(Brano proposto)
== == ==
Interviste di "Ristretti"

 

Oggi sembra quasi che il carcere ti rimanga addosso,

ti contamini e ti stigmatizzi per sempre

(Realizzata nel mese di febbraio 2004)

 

di Emanuela Zuccalà

 

Un’intervista a Luigi Pagano, direttore di San Vittore, che ci racconta il "suo" carcere, come lo vede lui e come lo ha raccontato invece Candido Cannavò, ex direttore della Gazzetta dello Sport, nel suo ultimo libro "Libertà dietro le sbarre"

 

Mezza parete del suo ufficio è invasa da un quadro bizzarro: una planimetria colorata e particolareggiata dei raggi di San Vittore, realizzata da un detenuto nel 1950. Una piccola eredità che Luigi Pagano, direttore del carcere milanese di piazza Filangieri dal 1989, ha conservato come simbolo del suo legame con un edificio che definisce "un paradosso vivente". Costruito dopo l’unità d’Italia per contenere ottocento detenuti, oggi ne ospita 1400, e ai tempi di Tangentopoli aveva toccato il picco di 2500 presenze. Ma nonostante il sovraffollamento cronico e le tante ristrutturazioni da apportare, è un carcere che vive e crea opportunità di reinserimento: a San Vittore c’è una sartoria che confeziona abiti per teatri lirici e programmi televisivi, una cooperativa che produce oggetti in pelle ecologica, e da qualche mese anche un call-center della Telecom che dà lavoro a una trentina di detenuti.

Pagano non rifiuta mai un’intervista. Per otto mesi ha accettato di fare da guida a Candido Cannavò, ex direttore storico della Gazzetta dello Sport, che all’universo umano rinchiuso nel centro di Milano ha dedicato il suo ultimo libro: Libertà dietro le sbarre (Rizzoli). È proprio Pagano ad aprire il lungo reportage raccontando un suo ricordo di gioventù: la sanguinosa rivolta nel carcere nuorese di Badu e Carros, il 17 agosto del 1981, quando lui aveva 27 anni ed era "orgoglioso di essere il vicedirettore Luigi Pagano". "La mia è stata una scelta culturale e professionale", spiega. "Occuparmi delle carceri, un mondo dove convivono dolore, prostrazione, fede, abbandono, odio, pentimento, talvolta brutalità, ma dove c’è pure un senso infinito di umanità e dove una vita può anche rinascere". Gli abbiamo chiesto di raccontare il "suo" carcere, filtrato dal libro di Cannavò.
== == ==
(Materiale fornito)

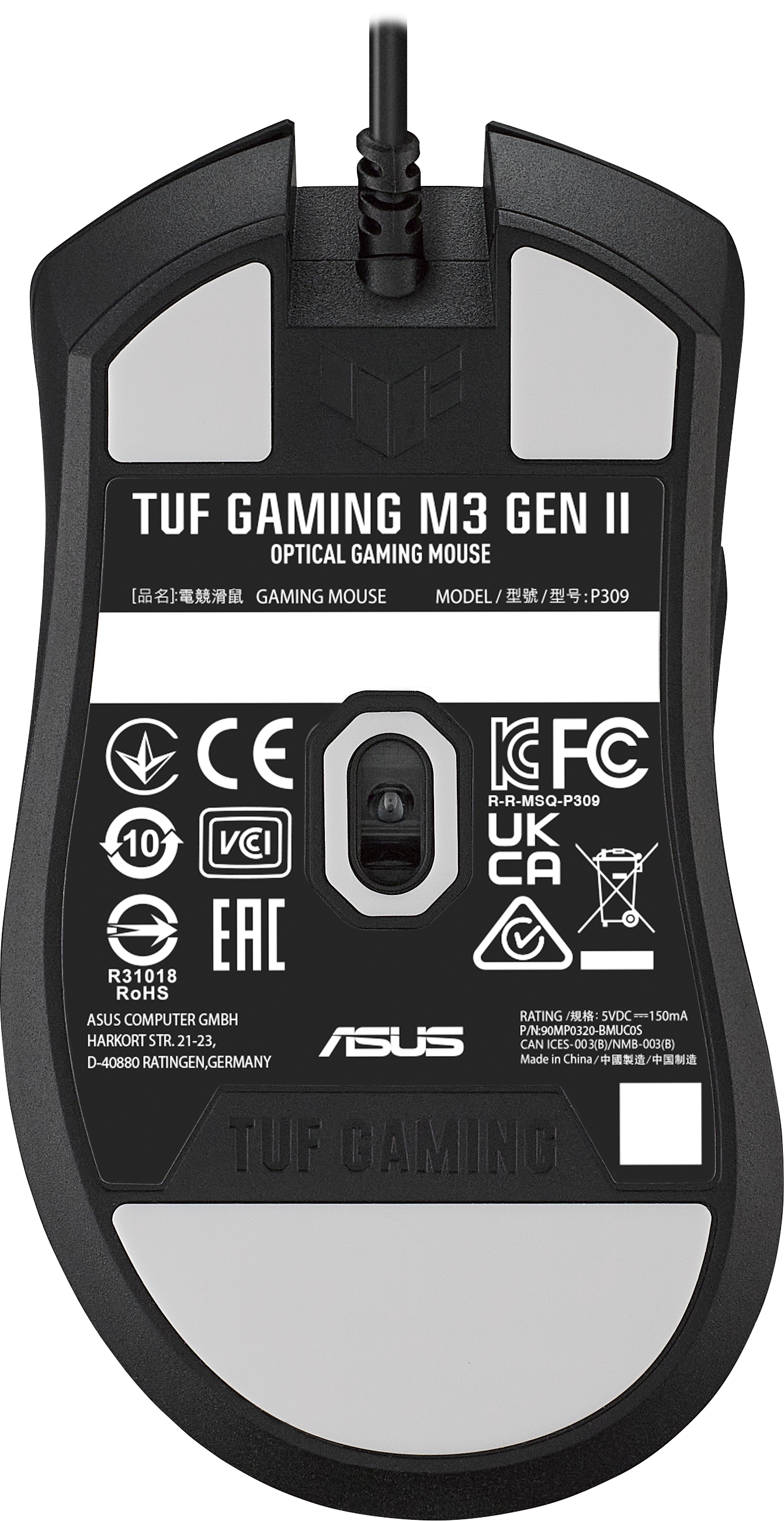 Unterseite einer schwarzen Asus TUF Gaming M3 Gen II Maus mit Siegeln.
== == ==
(Applica quanto letto)
- A) Ripeti parola per parola il tratto dell'intervista a Luigi Pagano compreso tra "Pagano non rifiuta" e "libro di Cannavò.", estremi inclusi.
- B) Secondo l'intervista a Luigi Pagano, per quanti detenuti era stato costruito il carcere di San Vittore?
- C) Prosegui l'intervista a Luigi Pagano dal punto in cui si interrompe.

(Esiti degli esercizi)
- A)
Pagano non rifiuta mai un’intervista. Per otto mesi ha accettato di fare da guida a Candido Cannavò, ex direttore storico della Gazzetta dello Sport, che all’universo umano rinchiuso nel centro di Milano ha dedicato il suo ultimo libro: Libertà dietro le sbarre (Rizzoli). È proprio Pagano ad aprire il lungo reportage raccontando un suo ricordo di gioventù: la sanguinosa rivolta nel carcere nuorese di Badu e Carros, il 17 agosto del 1981, quando lui aveva 27 anni ed era "orgoglioso di essere il vicedirettore Luigi Pagano". "La mia è stata una scelta culturale e professionale", spiega. "Occuparmi delle carceri, un mondo dove convivono dolore, prostrazione, fede, abbandono, odio, pentimento, talvolta brutalità, ma dove c’è pure un senso infinito di umanità e dove una vita può anche rinascere". Gli abbiamo chiesto di raccontare il "suo" carcere, filtrato dal libro di Cannavò.

- B) Per ottocento detenuti.

- C)
Cosa ha pensato quando il "simbolo dolce e appassionato del nostro giornalismo non solo sportivo" (così scrive nella prefazione Ferruccio De Bortoli, ex direttore del Corriere della Sera), le ha comunicato la sua volontà di far conoscere all’esterno gli uomini e le donne di San Vittore?

Mi è subito sembrata una buona idea. Non poteva che farmi piacere che a parlare del carcere, tutto sommato anche in maniera leggera, fosse uno come Candido. Abbiamo subito attivato il Dipartimento per l’autorizzazione, e lo stesso Ministero ha ritenuto che l’iniziativa fosse meritoria. Conosciamo Candido come giornalista, oltre che come cantore di vita: eravamo d’accordo sulle scelte di fondo e su come avrebbe raccontato San Vittore.

 

Cannavò scrive che è stato lei a dischiudergli la "ricchezza nascosta" del più antico penitenziario milanese. E in effetti Luigi Pagano, con il suo "eloquio musical-napoletano", è sempre dietro le quinte del racconto. Ha collaborato anche alla stesura del libro?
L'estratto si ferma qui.